Jest plan "B" dla OFE
Jak można wycisnąć więcej z OFE, żeby nasze świadczenia były wyższe? Ekonomiści i towarzystwa emerytalne podają swoje recepty. Tylko czy nie jest już na nie za późno?
28.01.2010 | aktual.: 27.09.2010 11:58
Jak można wycisnąć więcej z OFE, żeby nasze świadczenia były wyższe? Ekonomiści i towarzystwa emerytalne podają swoje recepty. Tylko czy nie jest już na nie za późno?
Ministrowie pracy Jolanta Fedak i finansów Jacek Rostowski mają propozycję reformy systemu emerytalnego, sprowadzającą się do zabrania części środków OFE do ZUS. Szefowa resortu pracy chce dać też furtkę do przechodzenia z OFE do ZUS ludziom w wieku przedemerytalnym, a 65-latkom wybrania środków z II filara i przeznaczenia ich na dowolny cel. Towarzystwa emerytalne i część ekonomistów propozycje te nazywa antyreformą. Jednocześnie podkreślają, że zmiany są potrzebne, by OFE lepiej pomnażały powierzone im środki. Tylko że widzą je zupełnie gdzie indziej.

═══

● Twoje zadanie:
Kontynuuj powyższy artykuł o propozycjach zmian w OFE, zaczynając zaraz po jego ostatnim zdaniu.

═══

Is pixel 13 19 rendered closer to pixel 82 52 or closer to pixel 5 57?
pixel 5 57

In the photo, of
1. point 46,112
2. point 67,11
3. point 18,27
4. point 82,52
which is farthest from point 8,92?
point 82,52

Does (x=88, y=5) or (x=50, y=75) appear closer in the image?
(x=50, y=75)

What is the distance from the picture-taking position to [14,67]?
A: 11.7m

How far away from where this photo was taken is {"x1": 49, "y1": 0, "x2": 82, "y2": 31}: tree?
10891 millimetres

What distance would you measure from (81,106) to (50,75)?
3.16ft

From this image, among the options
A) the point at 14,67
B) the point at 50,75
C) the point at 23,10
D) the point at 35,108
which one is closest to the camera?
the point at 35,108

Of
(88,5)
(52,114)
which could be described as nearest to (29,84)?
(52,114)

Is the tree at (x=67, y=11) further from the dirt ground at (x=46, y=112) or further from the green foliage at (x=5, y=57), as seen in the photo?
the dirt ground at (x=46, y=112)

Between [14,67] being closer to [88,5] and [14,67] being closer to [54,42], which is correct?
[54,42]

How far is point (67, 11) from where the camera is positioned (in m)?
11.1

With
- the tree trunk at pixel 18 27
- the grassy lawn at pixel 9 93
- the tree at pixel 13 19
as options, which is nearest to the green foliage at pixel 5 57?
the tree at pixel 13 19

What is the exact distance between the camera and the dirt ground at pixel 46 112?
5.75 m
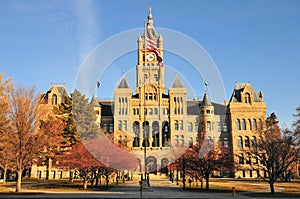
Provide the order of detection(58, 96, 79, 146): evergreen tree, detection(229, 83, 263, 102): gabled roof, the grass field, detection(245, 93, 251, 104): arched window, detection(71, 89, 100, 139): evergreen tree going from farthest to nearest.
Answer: detection(229, 83, 263, 102): gabled roof, detection(245, 93, 251, 104): arched window, detection(71, 89, 100, 139): evergreen tree, detection(58, 96, 79, 146): evergreen tree, the grass field

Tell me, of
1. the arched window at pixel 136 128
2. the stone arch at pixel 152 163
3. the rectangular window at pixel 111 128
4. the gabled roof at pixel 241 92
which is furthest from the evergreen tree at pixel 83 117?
the gabled roof at pixel 241 92

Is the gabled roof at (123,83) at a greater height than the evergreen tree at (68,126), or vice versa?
the gabled roof at (123,83)

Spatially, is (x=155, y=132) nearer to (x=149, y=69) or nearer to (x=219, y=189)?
(x=149, y=69)

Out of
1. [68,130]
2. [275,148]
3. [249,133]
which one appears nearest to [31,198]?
[275,148]

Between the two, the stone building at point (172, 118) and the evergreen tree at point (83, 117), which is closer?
the evergreen tree at point (83, 117)

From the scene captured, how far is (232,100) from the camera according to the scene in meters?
66.6

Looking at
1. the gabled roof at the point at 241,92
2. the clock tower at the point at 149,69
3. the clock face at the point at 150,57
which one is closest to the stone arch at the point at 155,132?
the clock tower at the point at 149,69

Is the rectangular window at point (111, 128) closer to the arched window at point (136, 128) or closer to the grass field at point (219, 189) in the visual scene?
the arched window at point (136, 128)

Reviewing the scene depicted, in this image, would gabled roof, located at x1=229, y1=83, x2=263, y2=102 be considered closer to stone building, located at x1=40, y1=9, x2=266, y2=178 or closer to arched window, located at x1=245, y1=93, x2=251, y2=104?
stone building, located at x1=40, y1=9, x2=266, y2=178

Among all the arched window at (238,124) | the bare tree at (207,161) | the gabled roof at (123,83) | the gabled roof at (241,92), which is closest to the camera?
the bare tree at (207,161)

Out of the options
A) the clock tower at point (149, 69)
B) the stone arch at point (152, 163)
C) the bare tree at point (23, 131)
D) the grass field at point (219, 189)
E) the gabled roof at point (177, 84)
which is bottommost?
the grass field at point (219, 189)

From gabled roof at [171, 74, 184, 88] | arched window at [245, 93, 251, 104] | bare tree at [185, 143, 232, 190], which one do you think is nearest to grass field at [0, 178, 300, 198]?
bare tree at [185, 143, 232, 190]

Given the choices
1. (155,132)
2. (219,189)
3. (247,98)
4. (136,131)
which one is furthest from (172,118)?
(219,189)

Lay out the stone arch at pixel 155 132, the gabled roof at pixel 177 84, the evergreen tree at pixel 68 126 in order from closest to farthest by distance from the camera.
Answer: the evergreen tree at pixel 68 126
the stone arch at pixel 155 132
the gabled roof at pixel 177 84
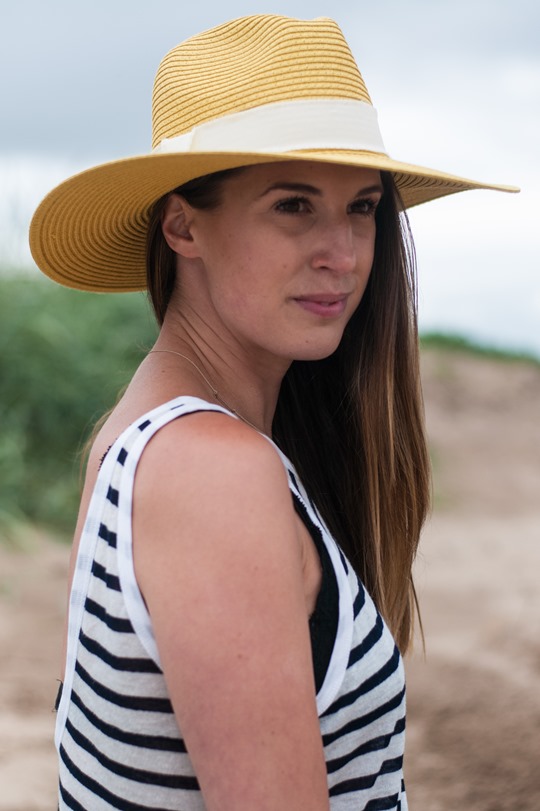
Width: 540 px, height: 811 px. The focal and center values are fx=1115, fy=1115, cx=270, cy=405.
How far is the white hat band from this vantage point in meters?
1.54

═══

● Wynik zadania:
W tej chwili każdy fundusz ma jedną strategię dla wszystkich swoich klientów, niezależnie od tego, że jeden ma rok do emerytury, a drugi trzydzieści lat. Tymczasem środki pierwszego powinny być inwestowane ostrożnie, w drugim przypadku można pozwolić sobie na ryzyko. Aby zwiększyć stopę zwrotu z inwestycji, a jednocześnie nie narażać na ryzyko bessy tych, którzy mają zaledwie kilka lat do wycofania się z rynku pracy, środowisko towarzystw emerytalnych postuluje wprowadzenie trzech subfunduszy: agresywnego, zrównoważonego i konserwatywnego. Różniłyby się przede wszystkim procentowym udziałem akcji w portfelu. Przydział do subfunduszy mógłby odbywać się zgodnie z wiekiem uczestników OFE (agresywny dla młodych, konserwatywny dla starszych), chyba że wybraliby oni inną opcję.
- Należy maksymalizować udział akcji w portfelach OFE w ramach akceptowalnego ryzyka, a z inwestycji w akcje wychodzić stopniowo - uważa Krzysztof Lutostański, ekspert emerytalny. Zaznacza, że propozycja MPiPS umożliwiająca przenoszenie środków z OFE do ZUS osobom, które nie osiągnęły jeszcze wieku emerytalnego, prowadzi do skrócenia wieku inwestycyjnego i skokowego wycofania się z akcji.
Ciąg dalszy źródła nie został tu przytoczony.